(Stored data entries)

......

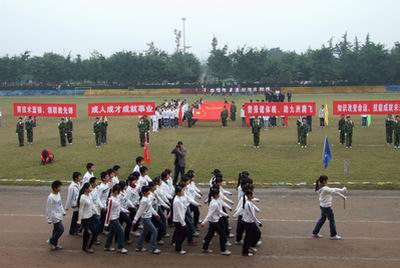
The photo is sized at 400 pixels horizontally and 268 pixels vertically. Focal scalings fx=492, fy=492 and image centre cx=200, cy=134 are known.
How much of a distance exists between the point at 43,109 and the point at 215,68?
60395mm

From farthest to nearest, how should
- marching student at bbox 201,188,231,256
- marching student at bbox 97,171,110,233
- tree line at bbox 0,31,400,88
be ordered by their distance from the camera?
tree line at bbox 0,31,400,88 < marching student at bbox 97,171,110,233 < marching student at bbox 201,188,231,256

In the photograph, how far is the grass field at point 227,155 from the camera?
58.9 feet

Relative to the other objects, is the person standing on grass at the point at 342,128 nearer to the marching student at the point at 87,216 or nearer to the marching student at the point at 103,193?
the marching student at the point at 103,193

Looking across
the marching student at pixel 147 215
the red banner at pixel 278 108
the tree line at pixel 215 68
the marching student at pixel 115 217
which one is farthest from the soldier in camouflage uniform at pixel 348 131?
the tree line at pixel 215 68

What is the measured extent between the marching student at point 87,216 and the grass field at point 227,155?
24.4ft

......

> **WHAT IS NEEDED**
Rewrite the whole listing so that every "grass field" becomes "lawn" and nothing else changes. Omit the pictures from your answer.

> **COMPLETE RESPONSE**
The photo is sized at 400 pixels horizontally and 268 pixels vertically. Focal scalings fx=492, fy=492 and image centre cx=200, cy=134 are known.
How much of a distance exists between the point at 43,109 and the point at 215,68?
60395mm

From farthest to nearest, how should
- marching student at bbox 201,188,231,256
- marching student at bbox 97,171,110,233
- tree line at bbox 0,31,400,88
be ordered by their distance from the camera?
tree line at bbox 0,31,400,88 < marching student at bbox 97,171,110,233 < marching student at bbox 201,188,231,256

In the photograph, how far is the lawn at point 227,155 from the camera?
58.9 feet

Relative to the other objects, is the person standing on grass at the point at 342,128 nearer to the marching student at the point at 87,216 or nearer to the marching student at the point at 103,193?
the marching student at the point at 103,193

Looking across
the marching student at pixel 147 215
the red banner at pixel 278 108
the tree line at pixel 215 68
the marching student at pixel 115 217
which one is farthest from the soldier in camouflage uniform at pixel 348 131?
the tree line at pixel 215 68

What is the measured extent between the marching student at point 87,216 and the lawn at point 227,155?
24.4ft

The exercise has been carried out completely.